Earthworm extracts utilized in the green synthesis of gold nanoparticles capable of reinforcing the anticoagulant activities of heparin.

Gold nanoparticles were obtained using a green synthesis approach with aqueous earthworm extracts without any additional reducing or capping agents. The gold nanoparticles were characterized using UV-visible spectrophotometry, high-resolution transmission electron microscopy, atomic force microscopy, field emission scanning electron microscopy, X-ray diffraction, Fourier transform infrared spectroscopy, and inductively coupled plasma mass spectrometry. The anticoagulant activity of the gold nanoparticles was assessed using the activated partial thromboplastin time and was mildly enhanced by combining the gold nanoparticles with heparin. In addition to the generation of spherical nanoparticles with an average diameter of 6.13 ± 2.13 nm, cubic and block-shaped nanoparticles with an average aspect ratio, defined as the length divided by width, of 1.47 were also observed.

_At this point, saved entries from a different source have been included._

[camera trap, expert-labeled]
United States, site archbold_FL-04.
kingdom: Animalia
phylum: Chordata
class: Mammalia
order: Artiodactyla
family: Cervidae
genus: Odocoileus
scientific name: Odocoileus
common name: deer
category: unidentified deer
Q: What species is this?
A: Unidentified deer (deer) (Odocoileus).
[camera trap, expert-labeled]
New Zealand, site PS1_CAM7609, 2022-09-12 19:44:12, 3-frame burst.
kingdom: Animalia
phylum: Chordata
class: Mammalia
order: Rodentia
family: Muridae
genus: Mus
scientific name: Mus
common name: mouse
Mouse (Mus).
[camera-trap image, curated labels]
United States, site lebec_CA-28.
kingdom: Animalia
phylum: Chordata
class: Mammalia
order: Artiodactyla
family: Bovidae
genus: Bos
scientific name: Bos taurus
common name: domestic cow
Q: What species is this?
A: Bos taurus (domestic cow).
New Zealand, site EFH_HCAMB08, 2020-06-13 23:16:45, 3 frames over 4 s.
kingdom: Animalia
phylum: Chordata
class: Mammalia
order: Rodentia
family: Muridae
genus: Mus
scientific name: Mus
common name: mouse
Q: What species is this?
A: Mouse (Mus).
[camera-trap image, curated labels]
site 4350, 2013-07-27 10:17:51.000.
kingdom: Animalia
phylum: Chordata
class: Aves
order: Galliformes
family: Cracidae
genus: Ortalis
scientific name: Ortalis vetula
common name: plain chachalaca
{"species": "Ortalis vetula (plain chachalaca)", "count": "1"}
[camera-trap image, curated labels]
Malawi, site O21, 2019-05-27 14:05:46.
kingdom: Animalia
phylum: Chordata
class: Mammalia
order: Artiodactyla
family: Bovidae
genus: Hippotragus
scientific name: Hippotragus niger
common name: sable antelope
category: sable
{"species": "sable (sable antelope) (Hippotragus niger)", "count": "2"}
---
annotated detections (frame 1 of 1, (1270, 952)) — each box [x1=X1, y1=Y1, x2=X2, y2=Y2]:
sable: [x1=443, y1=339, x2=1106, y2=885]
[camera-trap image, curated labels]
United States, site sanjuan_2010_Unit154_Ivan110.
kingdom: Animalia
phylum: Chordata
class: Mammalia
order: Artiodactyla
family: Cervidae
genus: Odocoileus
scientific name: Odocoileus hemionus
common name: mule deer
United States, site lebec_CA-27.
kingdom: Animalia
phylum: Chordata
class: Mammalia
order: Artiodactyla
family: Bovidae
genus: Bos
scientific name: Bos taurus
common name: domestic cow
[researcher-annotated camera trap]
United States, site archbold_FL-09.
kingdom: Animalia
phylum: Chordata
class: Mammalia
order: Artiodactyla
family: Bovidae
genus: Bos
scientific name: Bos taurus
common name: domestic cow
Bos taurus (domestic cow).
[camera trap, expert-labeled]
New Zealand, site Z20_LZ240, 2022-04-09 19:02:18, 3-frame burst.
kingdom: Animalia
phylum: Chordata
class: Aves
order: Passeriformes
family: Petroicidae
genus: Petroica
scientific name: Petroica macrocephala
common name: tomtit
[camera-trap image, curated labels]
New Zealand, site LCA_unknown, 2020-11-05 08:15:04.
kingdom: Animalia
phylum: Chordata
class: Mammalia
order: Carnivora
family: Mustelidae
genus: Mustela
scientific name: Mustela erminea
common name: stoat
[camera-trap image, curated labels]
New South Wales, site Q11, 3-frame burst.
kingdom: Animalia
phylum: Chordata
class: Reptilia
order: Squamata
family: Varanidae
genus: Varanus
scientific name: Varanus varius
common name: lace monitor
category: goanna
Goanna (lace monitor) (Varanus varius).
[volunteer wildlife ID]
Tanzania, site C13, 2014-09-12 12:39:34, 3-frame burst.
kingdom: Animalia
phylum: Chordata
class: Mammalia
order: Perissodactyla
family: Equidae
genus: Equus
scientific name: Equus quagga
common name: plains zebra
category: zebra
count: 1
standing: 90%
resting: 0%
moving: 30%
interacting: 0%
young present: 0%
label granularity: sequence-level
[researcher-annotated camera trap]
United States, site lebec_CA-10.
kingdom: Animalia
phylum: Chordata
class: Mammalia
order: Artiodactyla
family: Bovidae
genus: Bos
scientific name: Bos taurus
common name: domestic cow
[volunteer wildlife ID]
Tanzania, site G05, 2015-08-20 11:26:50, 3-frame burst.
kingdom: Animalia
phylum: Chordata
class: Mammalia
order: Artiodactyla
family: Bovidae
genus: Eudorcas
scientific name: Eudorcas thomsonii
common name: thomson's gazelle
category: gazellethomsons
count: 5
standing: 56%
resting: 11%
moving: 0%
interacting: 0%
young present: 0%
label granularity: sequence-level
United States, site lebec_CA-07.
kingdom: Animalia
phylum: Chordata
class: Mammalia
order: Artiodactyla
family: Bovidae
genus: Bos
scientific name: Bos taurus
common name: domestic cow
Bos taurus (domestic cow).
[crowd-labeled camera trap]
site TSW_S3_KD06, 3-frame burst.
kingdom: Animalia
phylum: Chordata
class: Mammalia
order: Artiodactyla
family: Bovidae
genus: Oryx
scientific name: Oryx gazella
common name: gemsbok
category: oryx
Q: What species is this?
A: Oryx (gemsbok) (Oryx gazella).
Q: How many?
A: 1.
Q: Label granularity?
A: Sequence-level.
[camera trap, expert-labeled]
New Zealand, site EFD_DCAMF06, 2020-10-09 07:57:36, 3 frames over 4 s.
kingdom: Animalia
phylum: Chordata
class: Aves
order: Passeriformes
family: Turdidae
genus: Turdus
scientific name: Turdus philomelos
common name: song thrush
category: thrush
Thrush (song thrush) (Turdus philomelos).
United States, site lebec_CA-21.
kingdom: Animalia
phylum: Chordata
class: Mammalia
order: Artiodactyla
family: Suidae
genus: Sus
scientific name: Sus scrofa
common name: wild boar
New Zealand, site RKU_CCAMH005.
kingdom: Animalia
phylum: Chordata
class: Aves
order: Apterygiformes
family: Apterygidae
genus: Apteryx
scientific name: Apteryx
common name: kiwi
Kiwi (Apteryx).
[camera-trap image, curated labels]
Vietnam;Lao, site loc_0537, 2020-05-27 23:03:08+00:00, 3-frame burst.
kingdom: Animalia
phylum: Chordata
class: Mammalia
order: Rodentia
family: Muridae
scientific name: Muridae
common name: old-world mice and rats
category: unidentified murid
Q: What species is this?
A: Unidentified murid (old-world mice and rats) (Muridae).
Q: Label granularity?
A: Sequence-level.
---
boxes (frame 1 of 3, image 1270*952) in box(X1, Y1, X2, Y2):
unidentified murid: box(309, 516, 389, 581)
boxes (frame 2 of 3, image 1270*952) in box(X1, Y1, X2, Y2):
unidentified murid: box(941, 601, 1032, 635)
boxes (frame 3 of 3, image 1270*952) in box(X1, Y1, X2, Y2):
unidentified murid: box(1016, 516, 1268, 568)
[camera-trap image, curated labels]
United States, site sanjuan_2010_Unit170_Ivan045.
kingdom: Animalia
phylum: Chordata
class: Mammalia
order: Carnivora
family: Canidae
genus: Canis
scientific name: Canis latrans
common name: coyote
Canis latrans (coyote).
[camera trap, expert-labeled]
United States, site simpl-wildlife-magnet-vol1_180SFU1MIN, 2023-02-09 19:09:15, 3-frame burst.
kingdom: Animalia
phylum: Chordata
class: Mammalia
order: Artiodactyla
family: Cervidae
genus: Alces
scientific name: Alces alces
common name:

Biogenic silver nanoparticles with chlorogenic acid as a bioreducing agent.

We report the synthesis of biogenic silver nanoparticles using chlorogenic acid as a bioreducing agent. Chlorogenic acid is a polyphenol compound abundant in coffee. UV-Vis spectra showed the characteristic surface plasmon resonance band at 415 nm, indicating the successful synthesis of biogenic silver nanoparticles. Spherical and irregular shaped nanoparticles were observed with an average diameter of 19.29 +/- 8.23 nm. The reaction yield from silver ion to silver nanoparticles was observed as 95.43% by using inductively coupled plasma-mass spectrometry. Fourier transform infrared spectra revealed that the -C = O groups of chlorogenic acid may coordinate or complex into silver nanoparticles. Biogenic silver nanoparticles exerted higher antibacterial activity against Gram-negative bacteria than against Gram-positive bacteria. Interestingly, a comparable antibacterial activity to a standard antibiotic was observed against two strains of Pseudomonas aeruginosa (minimum inhibitory concentration of 0.66 microg/mL). The synergistic effect of a combination of silver nanoparticles and chlorogenic acid on antibacterial activity is obvious, leading to approximately 8-fold enhancement in the case of Pseudomonas aeruginosa when compared with chlorogenic acid alone. The present report suggests that a pure compound with a plant origin is capable of being a bioreducing agent for the synthesis of biogenic silver nanoparticles with superior antibacterial activity, opening up many applications in nanomedicine and nanobiotechnology.

Green synthesis and nanotopography of heparin-reduced gold nanoparticles with enhanced anticoagulant activity.

This paper reports on the green synthesis of heparin-reduced gold nanoparticles and their nanotopography as studied with atomic force microscopy. The study also evaluated the anticoagulant activity of the newly prepared gold nanoparticles. The heparin-reduced gold nanoparticles were homogeneous, showing characteristic surface plasmon resonance bands of approximately 523-527 nm, and their shapes were mostly spherical and amorphous. The average diameter of the nanoparticles measured from atomic force microscopic images was either 20.26 +/- 3.35 nm or 40.85 +/- 8.95 nm depending on the different precursor salts and heparin concentrations. Atomic force microscopic images revealed that the topography of the heparin polymer aggregated when deposited onto mica, resembling a chain of mountains. This characteristic nanotopography of the heparin disappeared after the synthesis of the gold nanoparticles was performed. Interestingly, prolonged prothrombin time, thrombin time, and activated partial thromboplastin time were observed in the heparin-reduced gold nanoparticles when compared to a control heparin, suggesting the enhancement of anticoagulant activity in heparin-reduced gold nanoparticles. Hence, the green synthesis of gold nanoparticles with heparin using a simple reaction step could be a viable procedure for enhancing heparin's anticoagulant activity.